1) Go ahead and finish reading through the Bible
2) Finally read The Girl With the Dragon Tattoo
3) Watch the first 3 seasons of Chuck on DVD
4) Make a dent in my Instant Netflix Queue (I do this thing where I look at all the movies you can watch instantly and put them in my queue without, but I spend more time doing that than I do watching them)
5) Take a really, really, really long bath
6) Experiment with my new waffle iron
7) Make some more pancakes
8) Reread the Harry Potter series
9) Finish the Narnia series (typing of which, I recently DVRed Prince Caspian, so I could watch that)
10) Waste a bunch of time making a list so that in actuality I get nothing accomplished
Snow Days...and days...and days...
It snowed on Sunday night, so I didn't have to go to school Monday or Tuesday! And I didn't have to go today! Reason would suggest that I used my time off to grade some of the essays that have piled up....but I haven't.
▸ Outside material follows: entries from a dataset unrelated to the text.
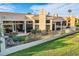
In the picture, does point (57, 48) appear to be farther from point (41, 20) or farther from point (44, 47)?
point (41, 20)

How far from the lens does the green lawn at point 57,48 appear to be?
3.04 m

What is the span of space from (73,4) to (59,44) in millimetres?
454

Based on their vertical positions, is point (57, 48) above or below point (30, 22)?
below

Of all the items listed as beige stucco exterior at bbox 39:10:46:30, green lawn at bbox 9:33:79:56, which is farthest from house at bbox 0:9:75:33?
green lawn at bbox 9:33:79:56

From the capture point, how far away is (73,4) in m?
3.02

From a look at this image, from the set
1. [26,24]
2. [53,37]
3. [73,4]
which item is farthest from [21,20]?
[73,4]

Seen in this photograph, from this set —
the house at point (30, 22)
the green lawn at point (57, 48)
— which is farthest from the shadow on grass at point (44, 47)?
the house at point (30, 22)

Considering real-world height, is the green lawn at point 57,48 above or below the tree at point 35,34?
below

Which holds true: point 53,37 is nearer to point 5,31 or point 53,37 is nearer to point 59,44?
point 59,44

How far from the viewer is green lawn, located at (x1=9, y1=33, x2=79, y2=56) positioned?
3043 millimetres

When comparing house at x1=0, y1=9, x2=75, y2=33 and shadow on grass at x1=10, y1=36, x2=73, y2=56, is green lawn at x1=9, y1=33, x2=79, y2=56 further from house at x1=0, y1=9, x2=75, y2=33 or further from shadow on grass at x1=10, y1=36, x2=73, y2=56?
house at x1=0, y1=9, x2=75, y2=33

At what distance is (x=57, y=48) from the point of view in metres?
3.05

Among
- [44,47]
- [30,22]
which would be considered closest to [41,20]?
[30,22]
Instead, two of my friends ventured out in the snow Monday morning to pick me up and drive me to their house where I basically spent 2 days bundled in a blanket, listening to records, and reading on my friends' couch. (There may also have been a little of me running and sliding across my friends' hardwood floors in my fleece socks....)I read Water for Elephants. Aside from some uncomfortable scenes regarding abuse (of both women and animals), it was a great book! I also got to sleep under an electric blanket, which pretty much changed my life, and now I have every intention of buying one. Not a bad start to the week. As soon as we found out school was cancelled today, two of my friends called me with the same basic sentiment--what are we going to do stuck at home for another day??? I had a great many thoughts about what to do with all the extra time, but in reality I'm kind of bored....I've spent the large part of my morning watching episodes of How I Met Your Mother, which you can only do for so long before you start to feel pretty lazy and borderline worthless....
Over the past three days, I have spent a good bit of time looking out the window at the snow. One thing about living in the South is that when it snows, life basically comes to a stop for most people. They stay home and don't really venture out anywhere. As a result, this amazing stillness and peace settles over everything. And the blanket of snow that covers everywhere remains largely undisturbed, giving everything you see a clean, perfect look. This made me thing about Jesus and the verse in Isaiah that says, "Though your sins are like scarlet, they shall be as white as snow, thought they are red like crimson, they shall become like wool," and how all the cleanliness, all the perfection, all the peace that the snow brings are things I have in Christ.
The other thing about snow though is that, if you live somewhere--like I do--that isn't prepared to deal with it, it can get rather dangerous. It melts a little and then freezes over and turns into ice, which is slippery and treacherous. I thought about it, and this is kind of like what happens to me. I feel like the longer I have been a believer, the farther away I can get from fully realizing my need for Christ. I only see the beautiful, white snow, and I can forget about the dead grass that's underneath. And I can start to get wrapped up in the snow and how great it is...and start to forget life before the snow. And I, like the older brother in the parable of the Prodigal Son, start to take credit for the snow and all the beauty it brings. That's when things start to get slippery...and dangerous.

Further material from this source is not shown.